• _PROVIDED PASSAGE_:
•••••

@silence kindly offered to help out in making a better Pali compound-breaker for our lookup tool.
Currently it works on an automatic basis, parsing the compound and comparing it to a list of words, and seeing where it might be broken. Given the complex and unpredictable nature of Pali compounds, it’s not easy to get such an approach working all the time.
Just a couple of points worth bearing in mind.
The current lookup is based on the New Concise Pali English Dictionary (NCPED), which is Buddhadatta’s old CPED, enhanced and corrected based on Cone’s Dictionary of Pali. We are awaiting the release of her third volume before this can be finalized.
A fair number of extra improvements has been generated during the translation process, but these have not been integrated into the lookup. Essentially I broke compounds by hand while translating, but this was entirely ad hoc, not all were done by any means.
So to improve the tool, we have essentially three kinds of angles that can help:
Improve the underlying resources, especially the dictionary.
Improve the automated analysis and breakup.
Manually insert breakpoints in the text.
@silence, can you describe what your experience has been in doing this in the past, and how you envisage approaching the task?

•••••

• _WORK REQUEST A_: In the compound-breaker post, which dictionary is the current lookup tool based on?
• _WORK REQUEST B_: Reproduce the stretch of the compound-breaker post from "A fair number" through "analysis and breakup.".

• _MATERIAL SHOWN_:
•••••

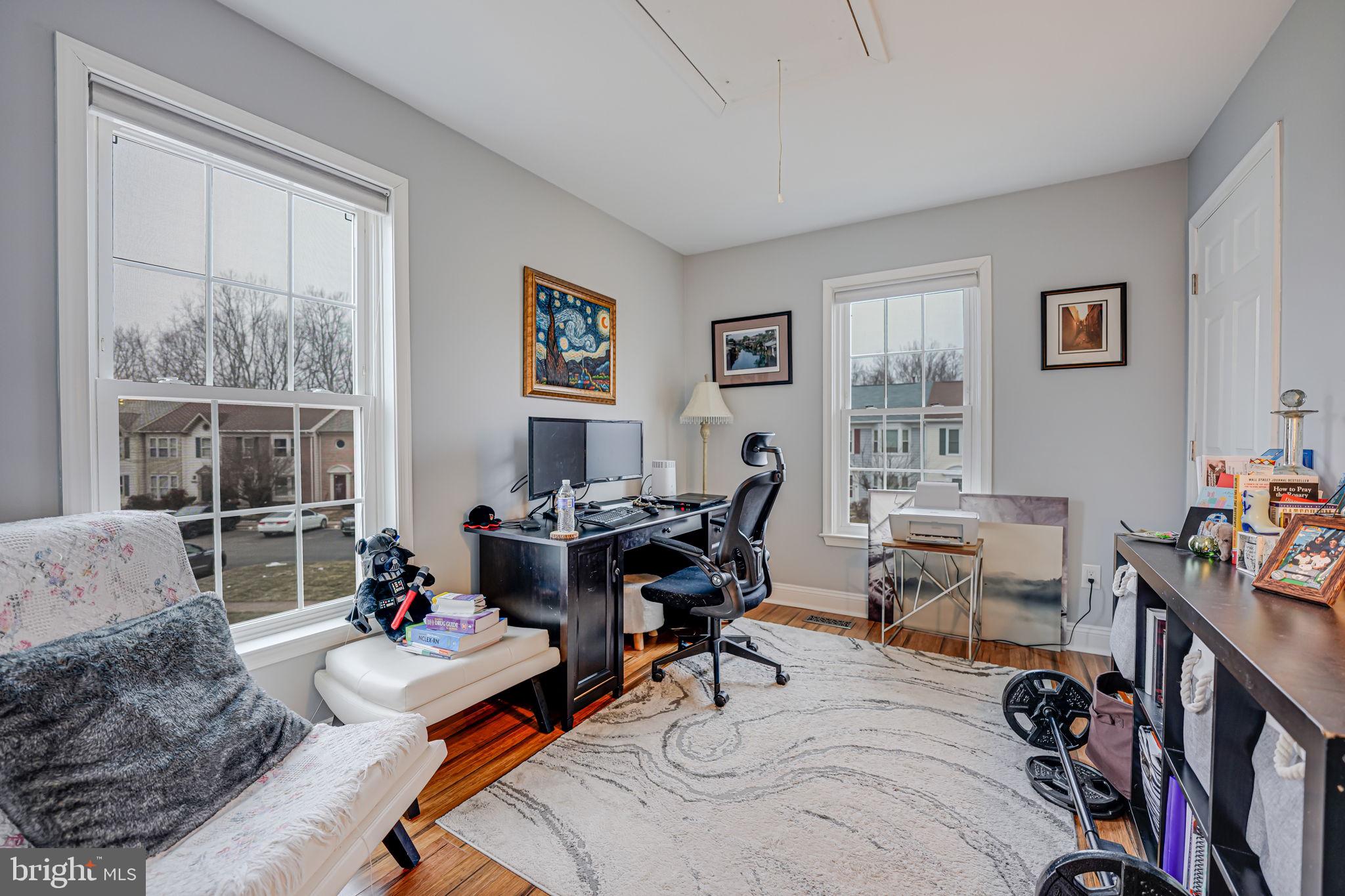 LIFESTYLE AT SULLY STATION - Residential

•••••

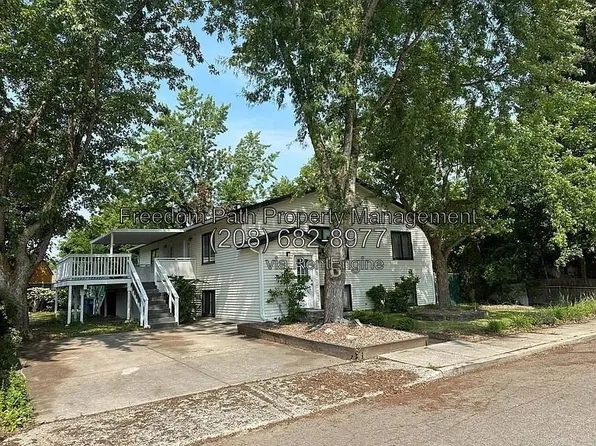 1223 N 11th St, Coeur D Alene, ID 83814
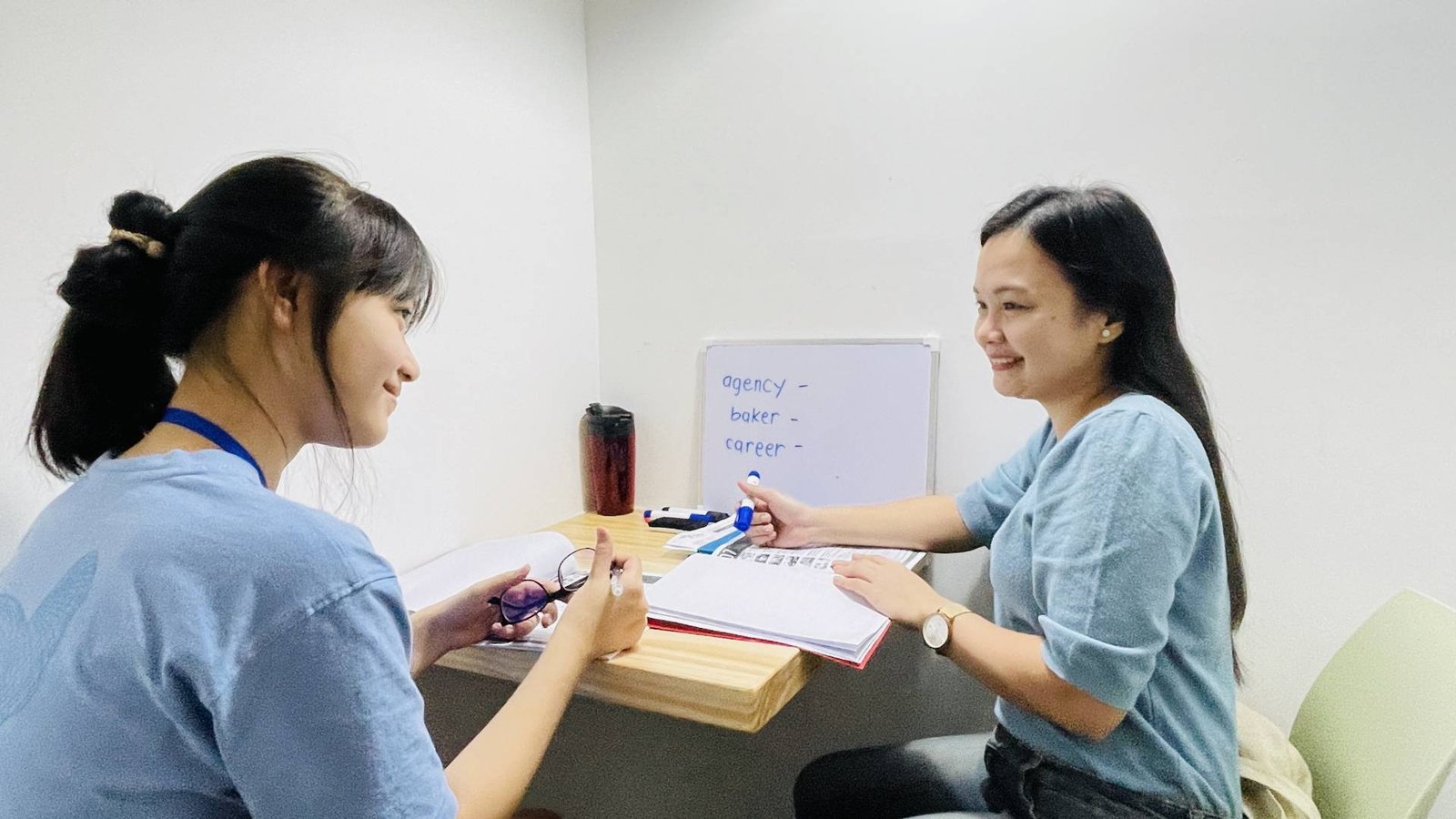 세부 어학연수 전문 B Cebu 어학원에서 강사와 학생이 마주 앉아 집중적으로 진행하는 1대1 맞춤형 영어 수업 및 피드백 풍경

•••••

• _ANSWER BOX A_: The New Concise Pali English Dictionary (NCPED).

• _ANSWER BOX B_:
A fair number of extra improvements has been generated during the translation process, but these have not been integrated into the lookup. Essentially I broke compounds by hand while translating, but this was entirely ad hoc, not all were done by any means.
So to improve the tool, we have essentially three kinds of angles that can help:
Improve the underlying resources, especially the dictionary.
Improve the automated analysis and breakup.